Everything about Aeolian Hall New York totally explained
Aeolian Hall was a
concert hall near
Times Square in
Midtown Manhattan,
New York City located on the third floor of 29-33
West 42nd Street (also 34 West 43rd Street, from the other side) across the street from
Bryant Park. The Aeolian Building was built in 1912 for the
Aeolian Company, which manufactured
pianos. Located on the site of the former Latting Tower, which during the
19th century was a popular
observatory, the 18-story building included the 1,100-seat Aeolian Hall. The
New York Symphony Society performed concerts in both Aeolian and
Carnegie Hall, but moved in 1924 to the new
Mecca Auditorium on
55th Street.
Aeolian Hall also featured concerts by leading musical figures such as
Sergei Rachmaninoff,
Ferruccio Busoni and
Ignacy Jan Paderewski, as well as
Paul Whiteman and his Orchestra. The hall is most famous for a concert given by Whiteman's orchestra on
February 12,
1924 titled "An Experiment in Modern Music". Intended to be an educational demonstration on how far American music had progressed in recent decades and how
Jazz could be performed in the concert hall, the concert included a suite by
Victor Herbert and closed with the
Pomp and Circumstance marches by
Edward Elgar.
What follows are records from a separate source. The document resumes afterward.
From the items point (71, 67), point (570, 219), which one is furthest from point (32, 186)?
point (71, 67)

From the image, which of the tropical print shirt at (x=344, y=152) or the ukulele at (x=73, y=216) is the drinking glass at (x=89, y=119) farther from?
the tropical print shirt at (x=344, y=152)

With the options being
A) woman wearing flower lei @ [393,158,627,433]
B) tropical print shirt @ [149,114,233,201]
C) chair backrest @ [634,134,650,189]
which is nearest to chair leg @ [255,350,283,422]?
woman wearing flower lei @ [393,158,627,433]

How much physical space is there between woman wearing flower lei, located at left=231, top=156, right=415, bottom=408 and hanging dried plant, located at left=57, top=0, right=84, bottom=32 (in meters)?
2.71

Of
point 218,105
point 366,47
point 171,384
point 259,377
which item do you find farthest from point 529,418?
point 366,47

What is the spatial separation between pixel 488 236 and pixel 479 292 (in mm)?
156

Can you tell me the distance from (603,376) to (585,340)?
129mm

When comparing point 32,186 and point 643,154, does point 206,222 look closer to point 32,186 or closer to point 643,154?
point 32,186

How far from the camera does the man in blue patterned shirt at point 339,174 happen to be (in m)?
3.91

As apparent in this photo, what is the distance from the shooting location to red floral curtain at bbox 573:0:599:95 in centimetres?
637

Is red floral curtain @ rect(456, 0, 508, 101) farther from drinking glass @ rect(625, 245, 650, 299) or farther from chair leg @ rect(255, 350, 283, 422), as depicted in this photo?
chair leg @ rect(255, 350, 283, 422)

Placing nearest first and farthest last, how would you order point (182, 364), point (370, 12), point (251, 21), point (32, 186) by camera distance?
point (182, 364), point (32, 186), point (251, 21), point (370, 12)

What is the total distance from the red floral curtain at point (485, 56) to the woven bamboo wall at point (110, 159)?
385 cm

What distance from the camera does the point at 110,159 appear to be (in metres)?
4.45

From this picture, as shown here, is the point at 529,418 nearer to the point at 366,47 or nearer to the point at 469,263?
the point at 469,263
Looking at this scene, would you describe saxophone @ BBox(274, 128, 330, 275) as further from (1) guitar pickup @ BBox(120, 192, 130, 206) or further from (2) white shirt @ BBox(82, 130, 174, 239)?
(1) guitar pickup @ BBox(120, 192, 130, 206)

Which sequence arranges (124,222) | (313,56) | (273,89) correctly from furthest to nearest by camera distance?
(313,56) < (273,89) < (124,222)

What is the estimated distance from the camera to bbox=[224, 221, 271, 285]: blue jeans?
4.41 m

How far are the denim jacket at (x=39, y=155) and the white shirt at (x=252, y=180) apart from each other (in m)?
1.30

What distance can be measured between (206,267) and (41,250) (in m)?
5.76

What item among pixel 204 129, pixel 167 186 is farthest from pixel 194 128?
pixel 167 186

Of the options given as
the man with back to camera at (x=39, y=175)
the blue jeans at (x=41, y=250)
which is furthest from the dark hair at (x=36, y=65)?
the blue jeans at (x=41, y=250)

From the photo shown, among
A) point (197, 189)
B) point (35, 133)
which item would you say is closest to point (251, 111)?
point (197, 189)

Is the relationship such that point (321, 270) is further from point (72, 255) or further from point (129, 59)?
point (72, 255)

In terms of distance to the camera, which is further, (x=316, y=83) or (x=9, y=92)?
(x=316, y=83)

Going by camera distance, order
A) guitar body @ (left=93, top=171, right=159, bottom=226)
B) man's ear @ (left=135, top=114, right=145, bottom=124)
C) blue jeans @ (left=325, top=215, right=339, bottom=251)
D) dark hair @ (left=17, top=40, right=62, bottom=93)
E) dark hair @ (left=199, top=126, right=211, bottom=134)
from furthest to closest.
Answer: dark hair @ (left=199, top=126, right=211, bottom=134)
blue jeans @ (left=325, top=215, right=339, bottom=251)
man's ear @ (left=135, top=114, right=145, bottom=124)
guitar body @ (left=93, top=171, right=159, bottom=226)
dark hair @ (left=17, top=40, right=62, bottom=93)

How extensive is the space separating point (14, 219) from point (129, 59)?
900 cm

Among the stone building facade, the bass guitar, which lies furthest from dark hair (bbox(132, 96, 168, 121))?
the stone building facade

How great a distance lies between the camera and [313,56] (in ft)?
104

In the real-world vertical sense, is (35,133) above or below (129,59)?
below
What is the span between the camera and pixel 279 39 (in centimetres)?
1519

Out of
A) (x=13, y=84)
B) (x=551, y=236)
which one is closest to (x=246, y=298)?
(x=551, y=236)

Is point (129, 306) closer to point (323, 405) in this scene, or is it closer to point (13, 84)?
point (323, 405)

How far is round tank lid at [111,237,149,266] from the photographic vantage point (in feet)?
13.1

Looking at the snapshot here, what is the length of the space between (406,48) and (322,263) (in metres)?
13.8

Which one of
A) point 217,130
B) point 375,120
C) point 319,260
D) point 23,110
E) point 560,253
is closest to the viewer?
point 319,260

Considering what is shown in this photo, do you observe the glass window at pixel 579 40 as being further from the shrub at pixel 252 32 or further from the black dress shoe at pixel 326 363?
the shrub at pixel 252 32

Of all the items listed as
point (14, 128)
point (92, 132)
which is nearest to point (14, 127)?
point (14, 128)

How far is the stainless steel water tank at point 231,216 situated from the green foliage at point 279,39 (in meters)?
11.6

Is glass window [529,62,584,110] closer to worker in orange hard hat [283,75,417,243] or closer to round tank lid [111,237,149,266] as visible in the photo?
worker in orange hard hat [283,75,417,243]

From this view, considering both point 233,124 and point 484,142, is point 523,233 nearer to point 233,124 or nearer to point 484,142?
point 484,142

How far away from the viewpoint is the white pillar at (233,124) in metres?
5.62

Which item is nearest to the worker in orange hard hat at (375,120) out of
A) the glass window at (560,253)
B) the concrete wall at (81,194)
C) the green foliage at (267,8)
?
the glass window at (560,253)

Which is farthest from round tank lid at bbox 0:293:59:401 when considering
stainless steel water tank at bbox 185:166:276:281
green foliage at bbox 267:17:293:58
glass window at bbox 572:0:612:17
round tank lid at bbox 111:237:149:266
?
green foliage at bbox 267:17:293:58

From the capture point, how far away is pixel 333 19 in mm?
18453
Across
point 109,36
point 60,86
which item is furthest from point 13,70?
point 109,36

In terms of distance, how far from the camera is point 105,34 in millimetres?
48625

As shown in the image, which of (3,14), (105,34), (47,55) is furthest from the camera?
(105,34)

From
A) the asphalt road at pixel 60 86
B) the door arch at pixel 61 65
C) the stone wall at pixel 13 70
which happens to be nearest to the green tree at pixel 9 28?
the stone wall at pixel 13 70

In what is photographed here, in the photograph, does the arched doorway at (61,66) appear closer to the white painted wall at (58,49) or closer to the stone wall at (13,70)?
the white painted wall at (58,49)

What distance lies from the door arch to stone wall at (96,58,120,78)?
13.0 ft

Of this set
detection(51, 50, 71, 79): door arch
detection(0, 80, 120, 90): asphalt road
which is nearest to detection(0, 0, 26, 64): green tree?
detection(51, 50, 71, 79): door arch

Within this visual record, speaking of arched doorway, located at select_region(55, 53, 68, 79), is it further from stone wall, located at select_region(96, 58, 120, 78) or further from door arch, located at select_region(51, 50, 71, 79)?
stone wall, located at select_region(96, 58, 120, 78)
The concert is remembered, however, for the penultimate piece, the
world premiere of
George Gershwin's
Rhapsody in Blue with the composer at the piano,
orchestrated by Whiteman's arranger
Ferde Grofe. This concert is today considered a defining event in the
Jazz Age and the cultural history of
New York City.
In the summer of that year, however, the Aeolian Company sold the building to Schulte Cigar Stores Company for over $5 million, and it hasn't been used as a concert hall since. It still hosted concerts by the International Composers Guild up to January 1926, at least, when the appearance of Black Broadway performer Florence Mills, singing jazz-based pieces by William Grant Still, caused a minor sensation. Today it houses the
State University of New York's State College of Optometry.